Objectives:
- a) According to the blog post, what race is the writer training for?
- b) Reproduce the part of the blog post starting with "SO! The goal" and going on through "on hanging around).".

SO! The goal I am writing down: train for the June Half Marathon. And, just to keep myself on the ball, I'm going to start posting my mileage to my blog. Not in a boring way---just at the bottom of my entries. Hopefully Heather's idea will help me turn myself back into a Real Runner (not to mention shed this baby weight that insists on hanging around).


Creamy Chicken and Potatoes

So. I've been feeling really bored lately with my dinner options. Like...just how many times can I make chicken and rice in one lifetime? But I've also felt frustrated with cookbooks lately, too, because it seems that whenever I try a new one, it is full of things I just never try. Apparently I am looking for an enigma: a new recipe that's not too new. Yesterday I found myself remembering, completely out of the blue, some book saying something about red potatoes and peas.  Hmmmm, I thought,  I think I have some frozen peas just waiting to be used! I decided to use my ingenuity and create something new for dinner. The result? YUMMY, if I do say so myself! Here it is:

Creamy Chicken and Potatoes

  • 1 1/2 pounds chicken breast
  • 2 cans chicken broth (separated)
  • 2 cups half and half (separated)
  • 1 package dry Italian dressing mix
  • 2-3 T butter
  • 1 1/2 tsp garlic (ish...more or less to taste)

Material:
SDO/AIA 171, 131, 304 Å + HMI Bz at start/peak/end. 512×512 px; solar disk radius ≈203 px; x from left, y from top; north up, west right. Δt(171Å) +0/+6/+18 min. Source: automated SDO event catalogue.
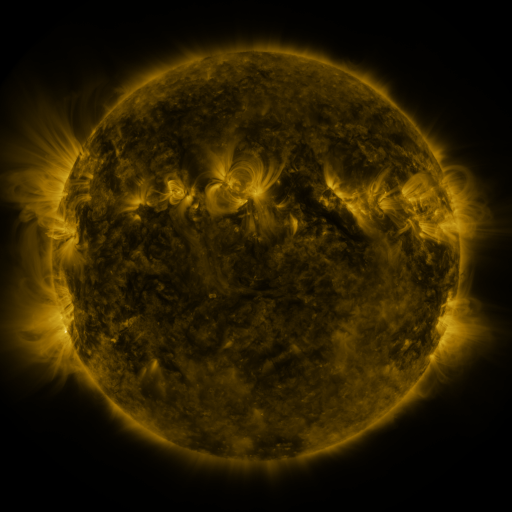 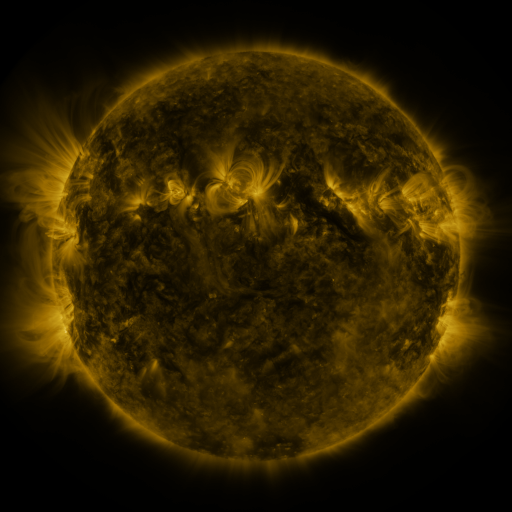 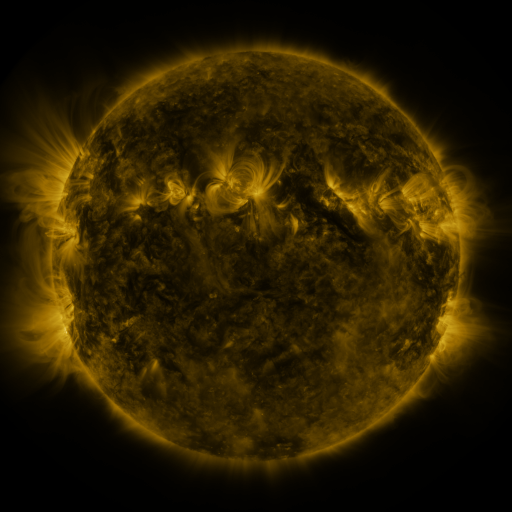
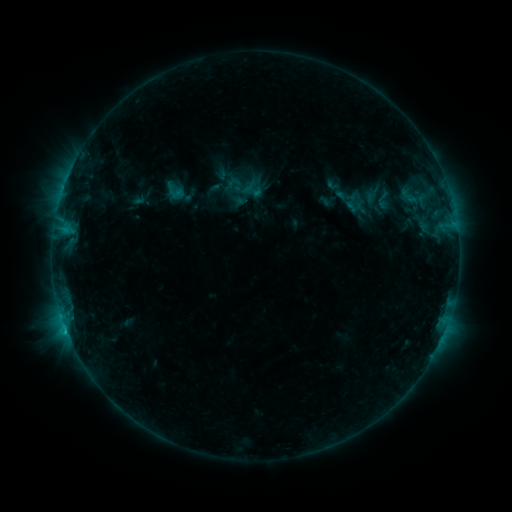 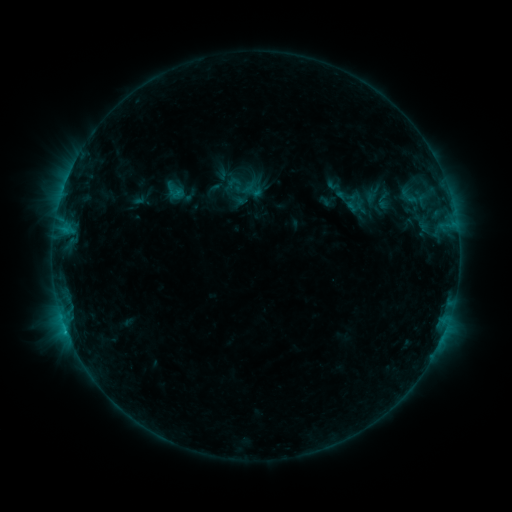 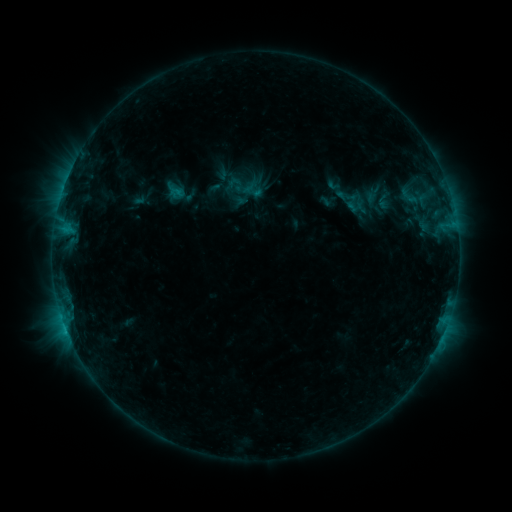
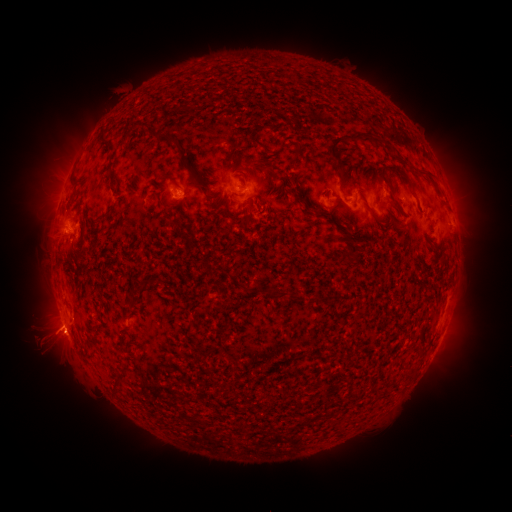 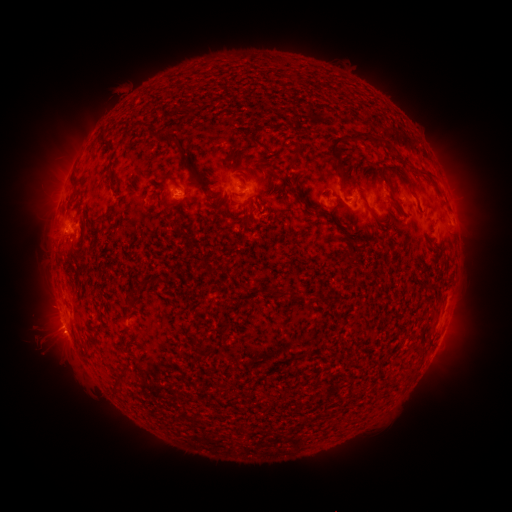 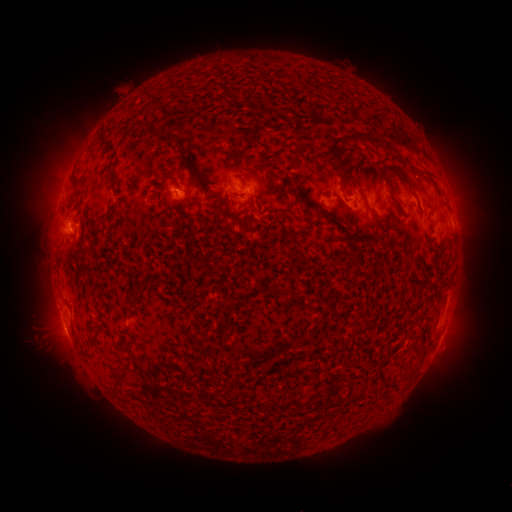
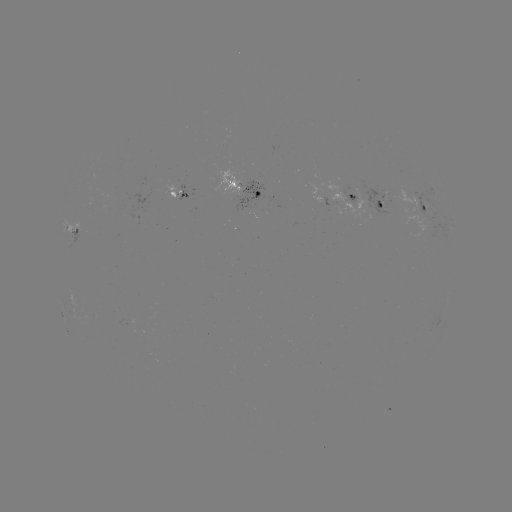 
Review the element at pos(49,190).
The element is eruption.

Task results:
- a) The June Half Marathon.

- b)
SO! The goal I am writing down: train for the June Half Marathon. And, just to keep myself on the ball, I'm going to start posting my mileage to my blog. Not in a boring way---just at the bottom of my entries. Hopefully Heather's idea will help me turn myself back into a Real Runner (not to mention shed this baby weight that insists on hanging around).